>>>
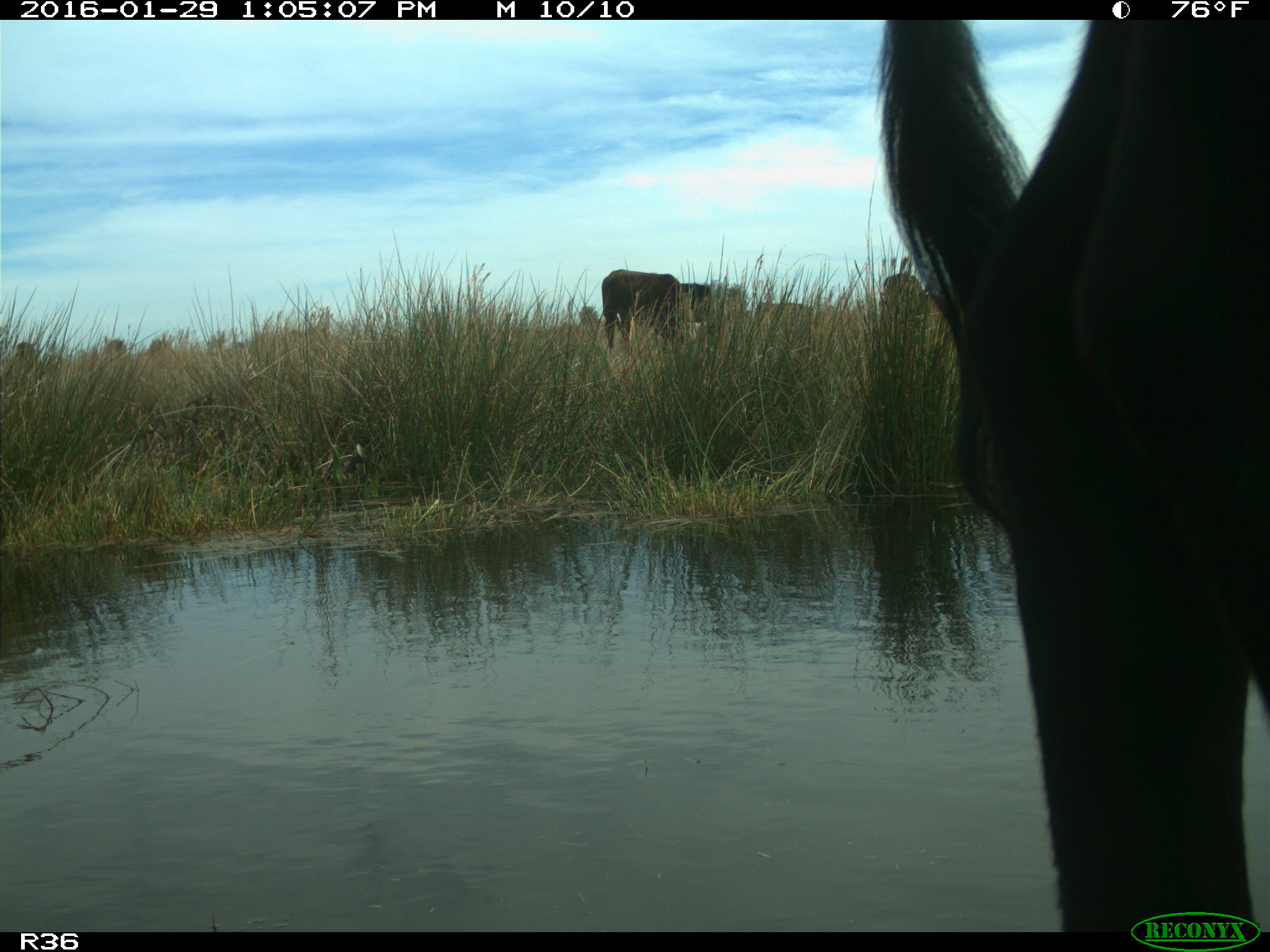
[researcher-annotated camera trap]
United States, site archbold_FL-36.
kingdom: Animalia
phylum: Chordata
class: Mammalia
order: Artiodactyla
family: Bovidae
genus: Bos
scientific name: Bos taurus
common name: domestic cow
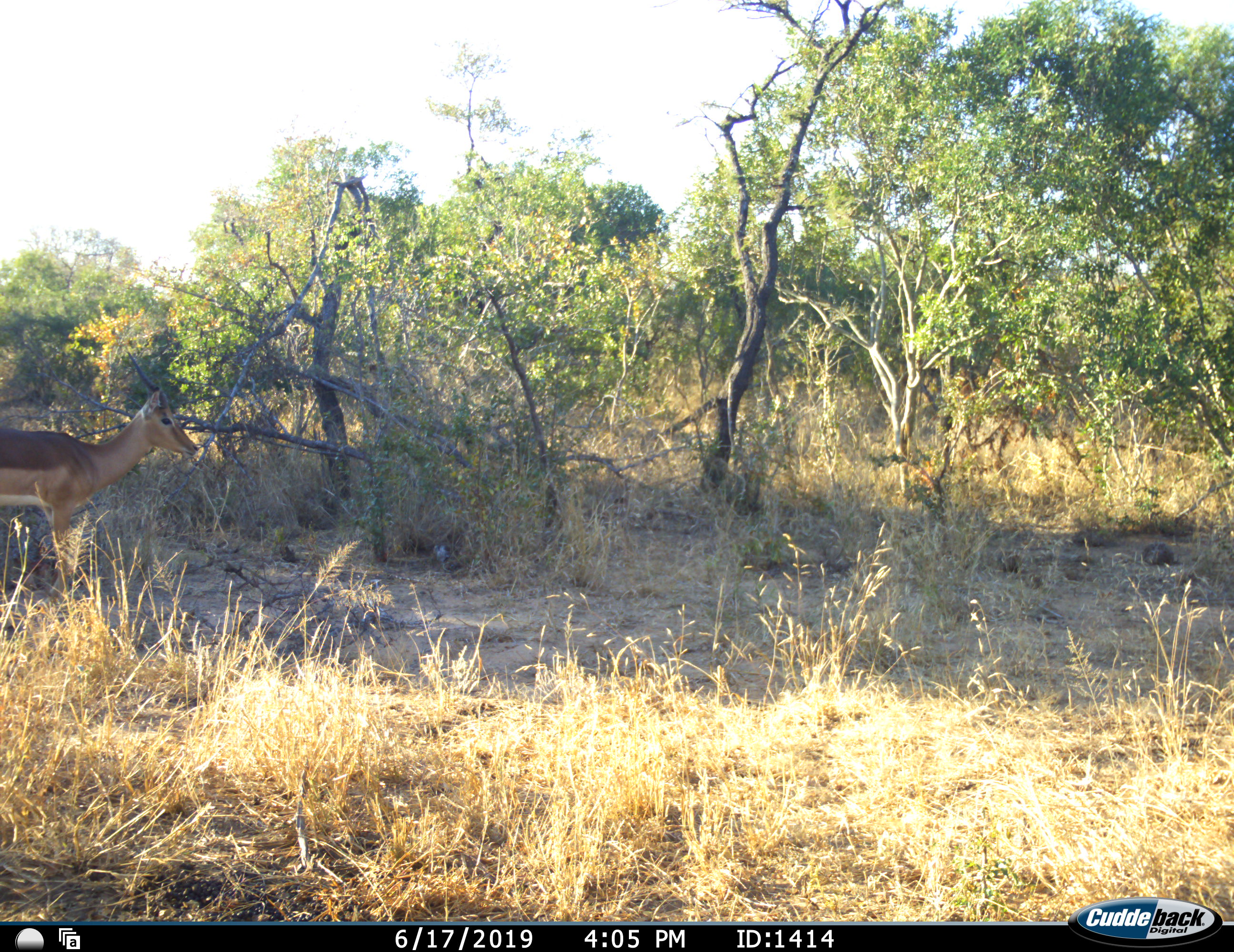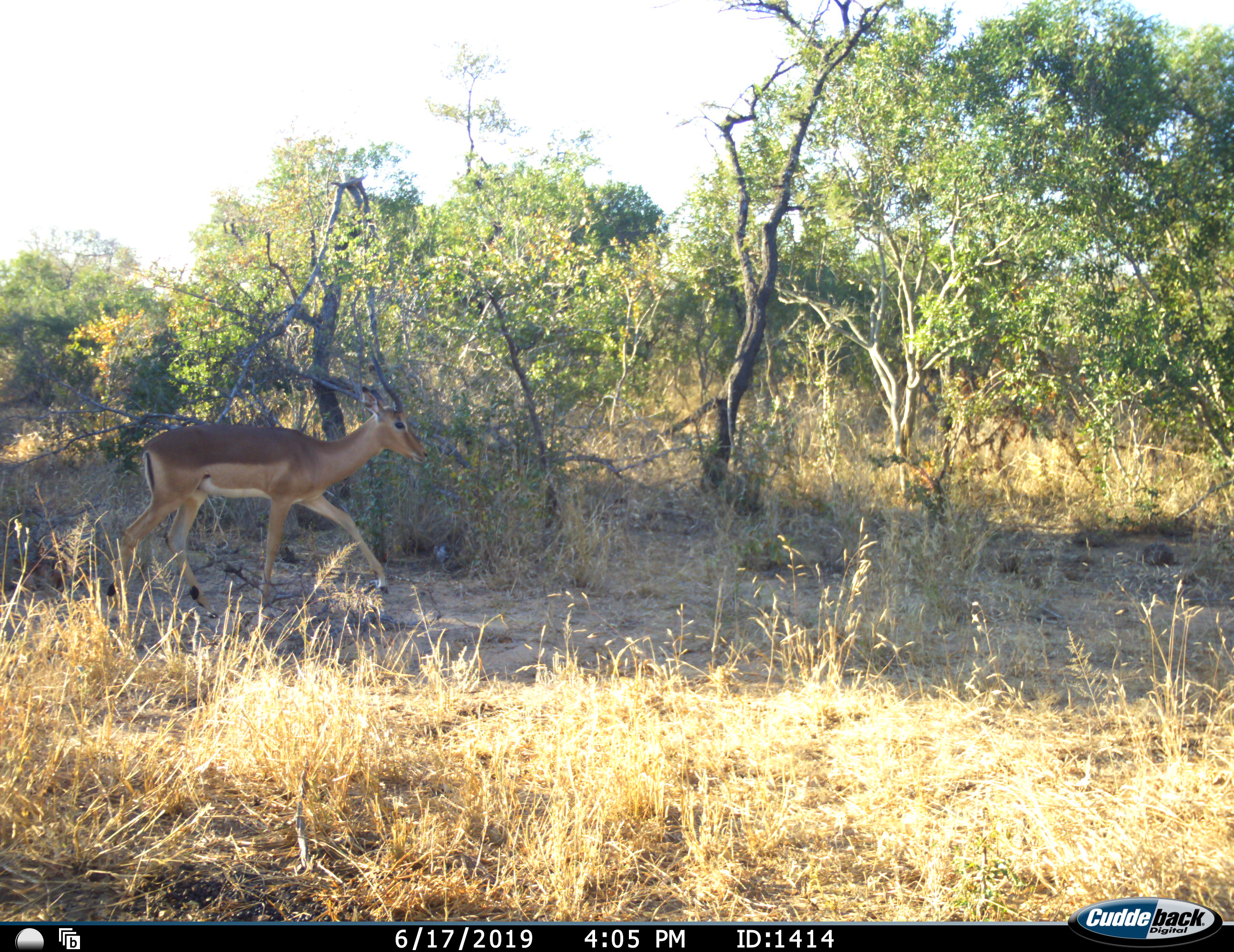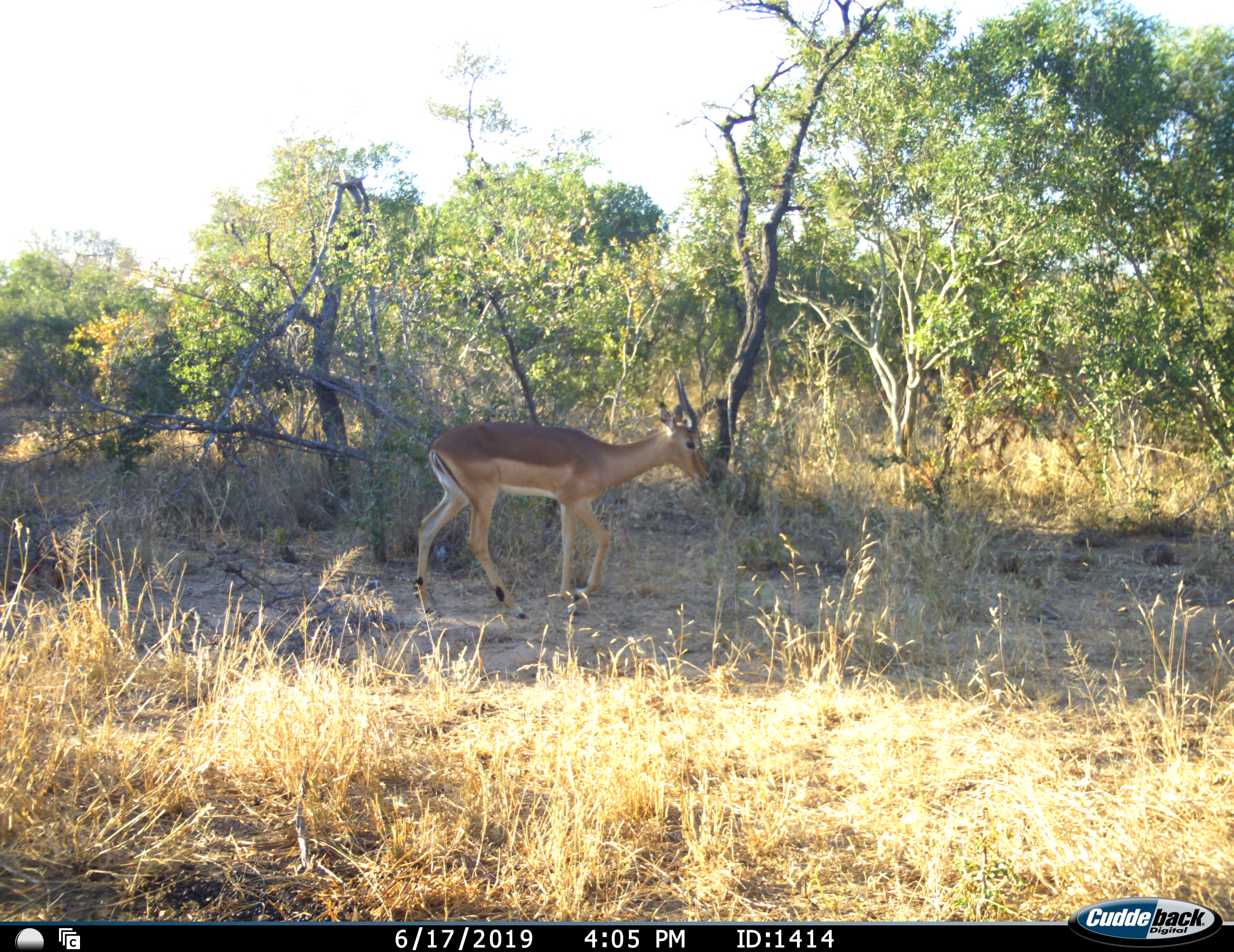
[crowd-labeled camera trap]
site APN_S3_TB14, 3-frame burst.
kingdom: Animalia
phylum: Chordata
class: Mammalia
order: Artiodactyla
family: Bovidae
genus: Aepyceros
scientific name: Aepyceros melampus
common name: impala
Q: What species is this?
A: Impala (Aepyceros melampus).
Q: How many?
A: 1.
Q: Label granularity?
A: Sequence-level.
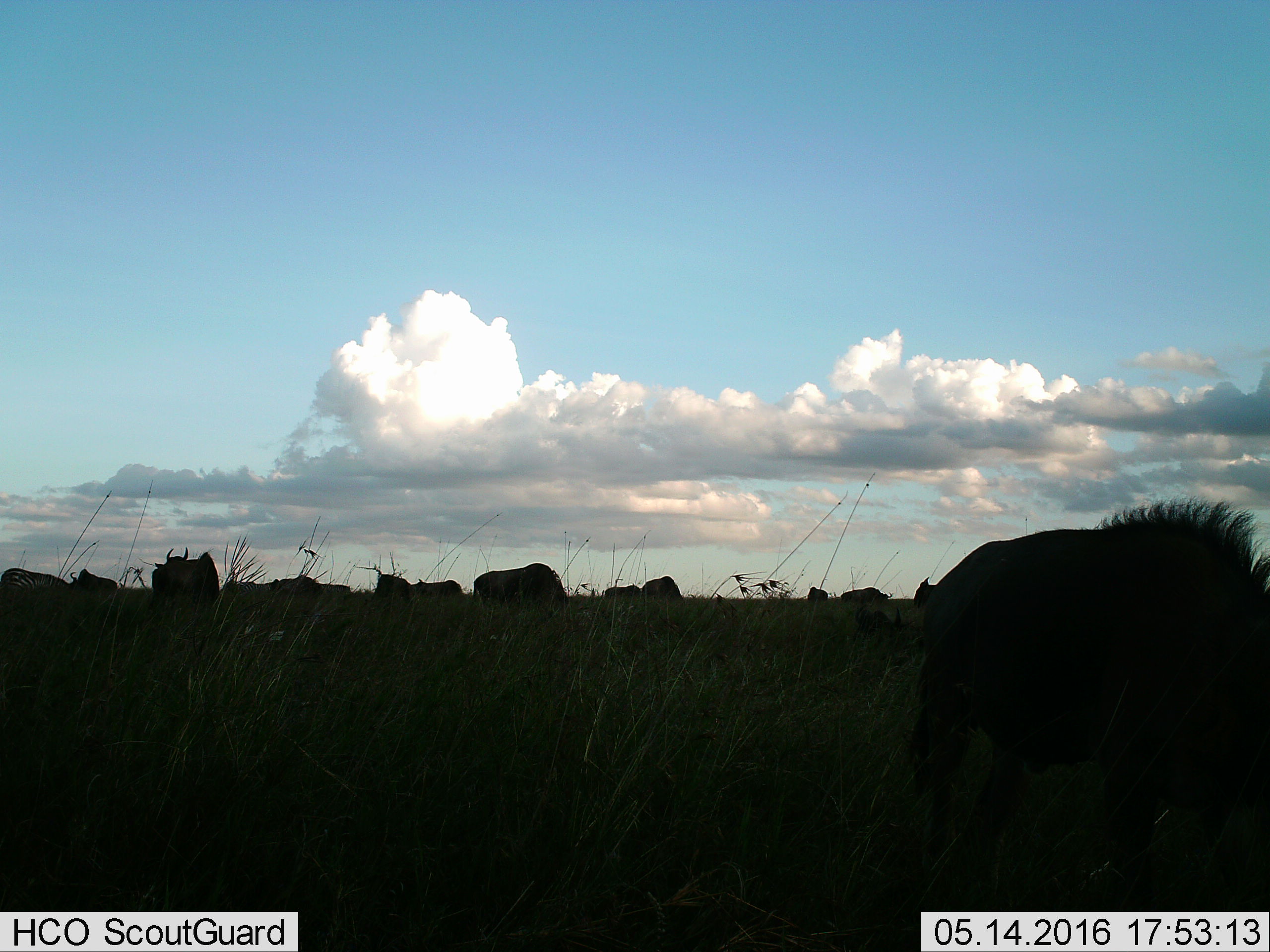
<<<
▶ _Task to complete_
Set down word for word every line from the line containing "common name: domestic cow" through the last line of the entries, and nothing more; no pictures.

▶ _Written solution_
common name: domestic cow
[crowd-labeled camera trap]
site APN_S3_TB14, 3-frame burst.
kingdom: Animalia
phylum: Chordata
class: Mammalia
order: Artiodactyla
family: Bovidae
genus: Aepyceros
scientific name: Aepyceros melampus
common name: impala
Q: What species is this?
A: Impala (Aepyceros melampus).
Q: How many?
A: 1.
Q: Label granularity?
A: Sequence-level.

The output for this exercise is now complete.